Une nouvelle forme d’immunothérapie pour traiter le myélome multiple

ImmunotherapieVendredi, 10 Août 2018

L’équipe du Professeur Michel Delforge (UZ Leuven) a traité un patient atteint de myélome multiple (un cancer de la moelle osseuse également dénommé « maladie de Kalher ») en ayant recours à des cellules CAR-T. Il s’agit d’une nouvelle forme d’immunothérapie utilisée pour la première fois en Belgique et qui semble être porteuse d’espoir.

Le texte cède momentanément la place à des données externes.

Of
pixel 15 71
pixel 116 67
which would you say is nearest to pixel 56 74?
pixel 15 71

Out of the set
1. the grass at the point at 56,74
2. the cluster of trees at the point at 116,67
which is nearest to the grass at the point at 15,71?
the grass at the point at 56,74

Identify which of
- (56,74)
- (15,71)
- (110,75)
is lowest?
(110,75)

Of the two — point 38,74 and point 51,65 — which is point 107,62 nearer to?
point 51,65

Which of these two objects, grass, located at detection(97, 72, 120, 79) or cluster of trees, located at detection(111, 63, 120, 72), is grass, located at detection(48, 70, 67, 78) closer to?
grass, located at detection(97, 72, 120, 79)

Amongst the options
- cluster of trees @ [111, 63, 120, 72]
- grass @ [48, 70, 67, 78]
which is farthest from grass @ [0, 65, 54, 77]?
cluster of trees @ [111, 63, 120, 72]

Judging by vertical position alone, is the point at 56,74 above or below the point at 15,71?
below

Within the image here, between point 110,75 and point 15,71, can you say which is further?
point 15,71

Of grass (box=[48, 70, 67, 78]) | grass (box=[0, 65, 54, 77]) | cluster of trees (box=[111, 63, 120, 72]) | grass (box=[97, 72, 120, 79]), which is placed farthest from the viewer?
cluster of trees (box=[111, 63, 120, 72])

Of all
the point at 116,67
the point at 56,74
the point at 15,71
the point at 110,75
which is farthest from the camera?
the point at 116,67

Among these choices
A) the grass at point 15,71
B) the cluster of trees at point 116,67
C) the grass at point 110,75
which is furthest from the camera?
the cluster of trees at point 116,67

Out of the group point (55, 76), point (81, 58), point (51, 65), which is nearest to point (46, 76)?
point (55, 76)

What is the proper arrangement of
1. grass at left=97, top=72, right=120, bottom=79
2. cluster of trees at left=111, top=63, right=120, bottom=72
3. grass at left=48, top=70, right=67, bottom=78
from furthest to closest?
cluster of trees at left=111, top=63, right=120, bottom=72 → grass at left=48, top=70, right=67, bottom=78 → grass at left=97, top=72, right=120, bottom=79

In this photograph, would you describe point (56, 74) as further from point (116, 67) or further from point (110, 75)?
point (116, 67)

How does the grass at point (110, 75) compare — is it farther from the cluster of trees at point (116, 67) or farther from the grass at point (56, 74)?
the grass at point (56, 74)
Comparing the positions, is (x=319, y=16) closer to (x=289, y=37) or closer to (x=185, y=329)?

Sources : Communiqué de l’UZ Leuven, 08-08-18 ; Belga, 08-08-18 ; Het Nieuwsblad, 09-08-18 ; L’Echo, 09-08-18 

Commentaire de la Fondation contre le Cancer

Le myélome multiple, ou maladie de Kahler, est un cancer de la moelle osseuse caractérisé par une multiplication incontrôlée de plasmocytes (un type particulier de globules blancs). Cette prolifération s’accompagne de la production  d’une protéine anormale (paraprotéine) présente dans le sang et l’urine. La maladie s’accompagne d’un risque accru de fractures osseuses, d’insuffisance rénale et  d’infection. 

Le myélome multiple atteint principalement les seniors (âge moyen : 67 ans) mais 10 % des malades ont moins de 50 ans au moment du diagnostic. 

D’importants progrès ont été réalisés ces dernières années dans le traitement de cette maladie qui reste rarement totalement guérissable, mais peut être efficacement contrôlée chez de nombreux patients. C’est la raison pour laquelle les chercheurs ont envisagé d’autres approches, dont une nouvelle forme d’immunothérapie utilisant les cellules CAR-T. 

De quoi s’agit-il ?

Les cellules CAR-T sont des lymphocytes T (un type de globules blancs) prélevés chez un patient (par simple prise de sang). Ces globules blancs sont modifiés en laboratoire de manière à leur faire exprimer un récepteur artificiel, dit chimérique (en anglais Chimeric antigen Receptor ou CAR). Ce récepteur est conçu de manière à reconnaître un antigène tumoral, de façon à permettre à ces globules blancs modifiés d’attaquer très spécifiquement les cellules cancéreuses. Les lymphocytes T ainsi modifiés sont ensuite multipliés (toujours en laboratoire) puis réinjectés au patient chez qui ils avaient été prélevés.  

Cette nouvelle approche immunothérapeutique fait l’objet d’essais cliniques dans plusieurs pays depuis 2012. Elle est essentiellement utilisée chez des patients atteints de cancers hématologiques (leucémies et lymphomes) résistants à d’autres traitements, avec parfois des résultats impressionnants. Ces succès doivent toutefois être relativisés car jusqu’à présent, seuls certains malades répondent favorablement au traitement par cellules CAR-T.

Cette première belge, réalisée à l’UZ Leuven, est encourageante, mais il faudra encore affiner la technique afin qu’elle puisse être administrée de manière efficace à un plus grand nombre de patients. Les chercheurs envisagent également d’élargir cette approche aux tumeurs solides. 

Il va de soi que nous suivrons de très près ces recherches.